I am proud to say that as a small NGO, with very limited resources but with a focused team of writers and researchers, we have always strived to propose legislative changes which respect the principles of proportionality and keep in view the well-being of all members of society.  

The main principles, all of which promote a less criminalised society:  (i)    The possibility to grow cannabis and reduce dependence on the illicit market(ii)    Introducing a non-commercialised system whereby members can together grow and source their cannabis from a safe space(iii)    the introduction of harm reduction education(iv)    the expungement of criminal records, (v)    protecting youths from a tainted criminal record and lengthy court cases if found in possession of cannabis

As senior drug policy analyst Steve Rolles wrote on 11 December:  

"You don’t need to use, approve of or even like cannabis to understand the costs of prohibition and the benefits of reform. […] This is not a choice between a Malta with or without cannabis. It is a choice between a cannabis market controlled by criminal profiteers or one regulated by responsible government agencies." 

I join these wise words and look towards the New Year with a hopeful heart. The law is still in its infancy, and a lot has yet to be established. Other things must also to be improved. Particularly pressing is the decriminalisation of sharing cannabis at no profit between adults (presently still considered as trafficking by sharing), and consumption of cannabis within the premises of cannabis associations.  
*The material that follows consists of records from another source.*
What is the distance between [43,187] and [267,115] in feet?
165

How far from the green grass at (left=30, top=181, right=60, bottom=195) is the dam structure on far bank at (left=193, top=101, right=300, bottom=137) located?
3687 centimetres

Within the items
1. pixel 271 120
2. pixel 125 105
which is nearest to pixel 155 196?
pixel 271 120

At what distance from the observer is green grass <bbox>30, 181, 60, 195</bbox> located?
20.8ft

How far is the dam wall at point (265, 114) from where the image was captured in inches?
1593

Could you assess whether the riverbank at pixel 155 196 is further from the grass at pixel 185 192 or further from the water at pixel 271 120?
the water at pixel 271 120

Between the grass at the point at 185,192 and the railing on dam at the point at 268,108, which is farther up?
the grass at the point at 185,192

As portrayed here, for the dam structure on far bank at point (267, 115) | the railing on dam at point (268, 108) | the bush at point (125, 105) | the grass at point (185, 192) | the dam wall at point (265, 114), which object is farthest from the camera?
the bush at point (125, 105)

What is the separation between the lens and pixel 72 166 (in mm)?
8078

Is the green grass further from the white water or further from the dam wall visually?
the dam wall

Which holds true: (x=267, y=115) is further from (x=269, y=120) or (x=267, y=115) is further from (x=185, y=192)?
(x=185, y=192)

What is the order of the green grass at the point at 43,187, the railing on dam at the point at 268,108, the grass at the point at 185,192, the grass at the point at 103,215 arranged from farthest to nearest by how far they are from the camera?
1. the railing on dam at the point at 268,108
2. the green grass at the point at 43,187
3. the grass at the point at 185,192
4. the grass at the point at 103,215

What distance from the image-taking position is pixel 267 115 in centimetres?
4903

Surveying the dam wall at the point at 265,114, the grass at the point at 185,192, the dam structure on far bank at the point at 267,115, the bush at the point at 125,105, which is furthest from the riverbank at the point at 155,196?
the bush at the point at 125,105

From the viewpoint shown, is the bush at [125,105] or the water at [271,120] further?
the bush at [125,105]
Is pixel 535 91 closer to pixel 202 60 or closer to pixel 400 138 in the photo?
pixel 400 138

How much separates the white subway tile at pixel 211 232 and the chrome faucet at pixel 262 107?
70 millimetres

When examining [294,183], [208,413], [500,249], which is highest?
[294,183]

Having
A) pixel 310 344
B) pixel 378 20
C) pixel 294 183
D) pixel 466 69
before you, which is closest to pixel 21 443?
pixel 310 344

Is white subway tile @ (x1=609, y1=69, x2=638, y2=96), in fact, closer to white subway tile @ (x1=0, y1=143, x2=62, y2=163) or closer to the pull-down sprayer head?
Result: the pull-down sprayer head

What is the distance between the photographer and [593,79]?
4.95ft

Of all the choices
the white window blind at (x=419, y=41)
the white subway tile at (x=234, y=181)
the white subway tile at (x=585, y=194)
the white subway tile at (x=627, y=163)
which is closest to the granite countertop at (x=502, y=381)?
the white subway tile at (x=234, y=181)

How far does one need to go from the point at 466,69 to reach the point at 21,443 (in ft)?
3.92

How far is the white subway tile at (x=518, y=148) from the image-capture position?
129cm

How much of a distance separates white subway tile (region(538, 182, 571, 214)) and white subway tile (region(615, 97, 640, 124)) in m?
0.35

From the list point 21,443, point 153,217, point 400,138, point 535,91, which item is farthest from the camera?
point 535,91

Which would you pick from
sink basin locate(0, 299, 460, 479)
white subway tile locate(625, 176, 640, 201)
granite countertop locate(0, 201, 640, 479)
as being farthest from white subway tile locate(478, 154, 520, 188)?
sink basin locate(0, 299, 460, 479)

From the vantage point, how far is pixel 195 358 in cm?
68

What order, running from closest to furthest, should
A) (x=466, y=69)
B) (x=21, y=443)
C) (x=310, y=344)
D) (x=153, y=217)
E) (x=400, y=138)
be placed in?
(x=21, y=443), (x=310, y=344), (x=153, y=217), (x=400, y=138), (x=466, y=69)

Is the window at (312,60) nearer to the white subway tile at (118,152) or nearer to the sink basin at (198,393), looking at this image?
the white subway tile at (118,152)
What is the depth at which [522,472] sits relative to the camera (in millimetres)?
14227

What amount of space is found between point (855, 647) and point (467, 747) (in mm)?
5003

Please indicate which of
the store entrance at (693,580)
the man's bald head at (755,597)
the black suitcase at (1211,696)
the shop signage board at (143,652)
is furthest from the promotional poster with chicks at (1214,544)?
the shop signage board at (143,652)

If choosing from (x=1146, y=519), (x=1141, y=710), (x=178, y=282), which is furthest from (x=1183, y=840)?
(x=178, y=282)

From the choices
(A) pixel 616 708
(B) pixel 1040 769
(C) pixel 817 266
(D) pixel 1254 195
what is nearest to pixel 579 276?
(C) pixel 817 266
Although the law has been heralded as historic also by ReLeaf Malta, flexibility, transparency and continued dialogue with law enforcement agents, NGOs working in the rehabilitation field, and civil society representing the voice of people who consume cannabis will be crucial to safeguard the health, human rights and personal freedoms of all members of society. 

Ultimately, success of the law stands also squarely on the Maltese cannabis community's cooperation and trust, to shift from the illicit to licit market and to respect the new parameters of the law. 

Together, we can fade to green.  

On behalf of all the team at ReLeaf Malta, I take the opportunity to thank all our local and foreign collaborators, and to wish you a happy festive season and a peaceful New Year.  

Andrew Bonello is president of ReLeaf Malta.